77% aller Beschäftigten in Deutschland haben laut einer Gallup-Umfrage nur eine geringe oder gar keine gefühlsmäßige Bindung zu ihrem Unternehmen. Anlass könnte u.a. sein, dass viele hinsichtlich ihrer Fähigkeiten und ihrer Berufsausbildung unpassende Positionen bekleiden. Die Ursachen für Unterforderung liegen manchmal schon in der Ausbildung. Wählt man z.B. ein Studium, das nicht ganz die eigentlichen fachlichen Interessen deckt, verrichtet man am Ende einen Job, der einen nicht wirklich interessiert. Boreout kann u.a. auch entstehen, wenn man allgemein unter seinen Fähigkeiten eingesetzt wird, lange Wartephasen zwischen großen aufwändigen Aufträgen hat oder einen das Unternehmen mit seiner Firmenphilosophie überhaupt nicht interessiert und daher nicht fordert.

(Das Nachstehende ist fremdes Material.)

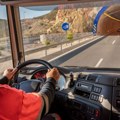Vozači, oprez: Putevi Srbije izdali upozorenje zbog velikih vrućina - evo šta morate da uradite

Geschäftiges Verhalten führt in den Teufelskreis

Der unterforderte Betroffene möchte in den Augen seiner Kollegen dennoch ausgelastet wirken, gibt ständig vor, immens viel erledigen zu müssen und liegt seinen Mitarbeitern mit täglichem Stöhnen über seine Berge von Arbeit in den Ohren. Er verlässt meist häufig über den Tag verteilt das Büro, beraumt unnötig Sitzungen an, plaudert übertrieben lange mit Kollegen, surft anstatt zu arbeiten ausgiebig im Internet, verkauft seine alten DVDs oder Bücher auf Ebay, plant und bucht die nächste Urlaubsreise im Netz oder nimmt ständig an Onlinespielen teil. Mit gekünsteltem Lärm bei der Arbeit, unaufgeräumtem Schreibtisch, angespanntem Starren auf den PC-Bildschirm und ständigen Sätzen wie „Das muss heute unbedingt noch raus!“ und „Pfffffh, wie soll ich das nur schaffen?“ erweckt er – obwohl absolut unterbeschäftigt - den Eindruck, mit Arbeit völlig eingedeckt zu sein.

Das Erstaunliche bei Boreout-Betroffenen aber ist, dass sie allerhand Tricks anwenden, um sich zusätzliche Arbeit vom Leibe zu halten. Trotz ihrer aus der fortwährenden Langeweile resultierenden Unzufriedenheit täuschen sie Überlastung vor, um der Übernahme von neuen Aufgaben zu entgehen. Ein Teufelskreis: Denn ohne neue Arbeitsaufträge verstärkt sich die Langeweile umso mehr und auf lange Zeit gesehen gehen ihnen ihre Fähigkeiten verloren.

Letztlich fehlt dem arbeitsmäßig unausgelasteten Mitarbeiter die für sein Selbstwertgefühl sehr wichtige Wertschätzung. Möglicherweise und wohl teilweise nicht unberechtigt schlägt ihm zudem von Kollegen, die sein Gebaren als Faulheit sehen, eine gewisse Feindseligkeit entgegen. All dies kann wiederum zu Depressionen führen.

Wege aus dem Dornröschenschlaf

Obwohl der Boreout von Experten bei weitem nicht derart gefährlich eingestuft wird wie das Burnout-Syndrom, da er in der Regel keine intensive ärztliche Behandlung erfordert oder gar Frühpensionierungen herbeiführt, sollte dieses anscheinend doch recht verbreitete Phänomen wohl trotzdem nicht unterschätzt werden. Denn neben gesundheitlichen Nachteilen sind vor allem auch die wirtschaftlichen Schäden für die Unternehmen nicht außer Acht zu lassen.

Um Boreout zu vermeiden sollten Unternehmer daher darauf achten, ihre Mitarbeiter sinnvoll und ihren Fähigkeiten gemäß zu beschäftigen. Der ideale Arbeitstag sollte mit interessanter und herausfordernder Arbeit ausgefüllt sein.

Sitzt der Boreout-Betroffene definitiv am falschen Arbeitsplatz, so könnte er sich mit einer Weiterbildung auf einem für ihn interessantes Fachgebiet und einem anschließenden Wechsel an ein ihn herausforderndes Unternehmen, in dem er seine erworbenen Kenntnisse erfolgreich anwenden kann, verwirklichen. Andere wiederum könnte - bei ausreichend vorhandenem Engagement - der Wechsel in die berufliche Selbständigkeit aus dem Dornröschenschlaf wecken.